[Stored entries]
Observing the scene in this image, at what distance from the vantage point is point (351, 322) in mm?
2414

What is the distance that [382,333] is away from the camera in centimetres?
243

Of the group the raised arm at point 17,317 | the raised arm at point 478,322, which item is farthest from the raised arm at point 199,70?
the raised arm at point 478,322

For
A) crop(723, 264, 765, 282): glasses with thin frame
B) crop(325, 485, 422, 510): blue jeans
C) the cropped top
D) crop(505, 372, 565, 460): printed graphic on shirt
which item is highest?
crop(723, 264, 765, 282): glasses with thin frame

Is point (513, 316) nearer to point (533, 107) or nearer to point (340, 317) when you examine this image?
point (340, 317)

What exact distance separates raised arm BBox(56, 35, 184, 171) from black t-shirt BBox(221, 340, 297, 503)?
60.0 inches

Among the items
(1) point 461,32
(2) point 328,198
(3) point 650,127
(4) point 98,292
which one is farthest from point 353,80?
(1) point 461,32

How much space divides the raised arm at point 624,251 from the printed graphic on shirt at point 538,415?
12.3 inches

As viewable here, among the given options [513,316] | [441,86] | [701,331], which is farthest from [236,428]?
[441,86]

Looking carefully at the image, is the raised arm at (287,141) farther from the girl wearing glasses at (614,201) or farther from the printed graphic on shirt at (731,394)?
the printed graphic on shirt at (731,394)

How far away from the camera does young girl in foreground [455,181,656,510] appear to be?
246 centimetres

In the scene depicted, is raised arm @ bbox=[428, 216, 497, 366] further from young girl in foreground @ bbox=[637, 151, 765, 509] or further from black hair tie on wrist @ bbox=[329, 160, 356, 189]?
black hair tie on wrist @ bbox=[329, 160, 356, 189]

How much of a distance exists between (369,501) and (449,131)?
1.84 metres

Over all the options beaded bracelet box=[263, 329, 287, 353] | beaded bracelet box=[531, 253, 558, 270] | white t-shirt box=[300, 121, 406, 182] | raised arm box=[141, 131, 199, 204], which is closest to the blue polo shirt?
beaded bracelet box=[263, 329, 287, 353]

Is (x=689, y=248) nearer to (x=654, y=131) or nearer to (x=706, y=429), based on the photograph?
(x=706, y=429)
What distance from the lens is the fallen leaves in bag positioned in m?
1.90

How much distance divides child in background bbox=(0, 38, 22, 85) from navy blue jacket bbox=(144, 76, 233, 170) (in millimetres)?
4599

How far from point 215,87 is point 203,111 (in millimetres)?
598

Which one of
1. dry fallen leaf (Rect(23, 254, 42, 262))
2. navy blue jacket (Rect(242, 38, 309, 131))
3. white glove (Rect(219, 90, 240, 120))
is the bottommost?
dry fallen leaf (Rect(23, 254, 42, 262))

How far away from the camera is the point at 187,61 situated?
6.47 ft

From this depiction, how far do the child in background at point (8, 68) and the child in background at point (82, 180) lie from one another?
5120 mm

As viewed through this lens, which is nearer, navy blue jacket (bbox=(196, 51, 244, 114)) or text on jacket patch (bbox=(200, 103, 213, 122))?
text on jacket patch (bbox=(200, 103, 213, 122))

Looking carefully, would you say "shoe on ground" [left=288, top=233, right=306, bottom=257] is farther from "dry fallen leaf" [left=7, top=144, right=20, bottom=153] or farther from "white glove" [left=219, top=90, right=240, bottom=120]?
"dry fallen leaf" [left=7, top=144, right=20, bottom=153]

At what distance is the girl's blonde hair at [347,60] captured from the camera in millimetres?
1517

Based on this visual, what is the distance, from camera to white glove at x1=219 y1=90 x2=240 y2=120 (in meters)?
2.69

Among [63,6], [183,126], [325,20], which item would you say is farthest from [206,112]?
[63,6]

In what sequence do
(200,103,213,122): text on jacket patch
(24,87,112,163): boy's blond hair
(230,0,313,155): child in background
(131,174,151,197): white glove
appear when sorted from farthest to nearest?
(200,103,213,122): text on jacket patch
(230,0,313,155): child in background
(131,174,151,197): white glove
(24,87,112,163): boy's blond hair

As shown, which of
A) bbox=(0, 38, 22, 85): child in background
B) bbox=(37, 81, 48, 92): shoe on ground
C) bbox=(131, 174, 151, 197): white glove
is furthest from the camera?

### WORK TO BE COMPLETED
Reproduce the material above word for word, beginning at the line that contains "As viewable here, among" and ending after the line that contains "246 centimetres".

### OUTPUT FOR THIS TASK
As viewable here, among the given options [513,316] | [441,86] | [701,331], which is farthest from [236,428]?
[441,86]

Looking carefully at the image, is the raised arm at (287,141) farther from the girl wearing glasses at (614,201) or farther from the printed graphic on shirt at (731,394)?
the printed graphic on shirt at (731,394)

How far away from the camera does young girl in foreground [455,181,656,510] appear to be?
246 centimetres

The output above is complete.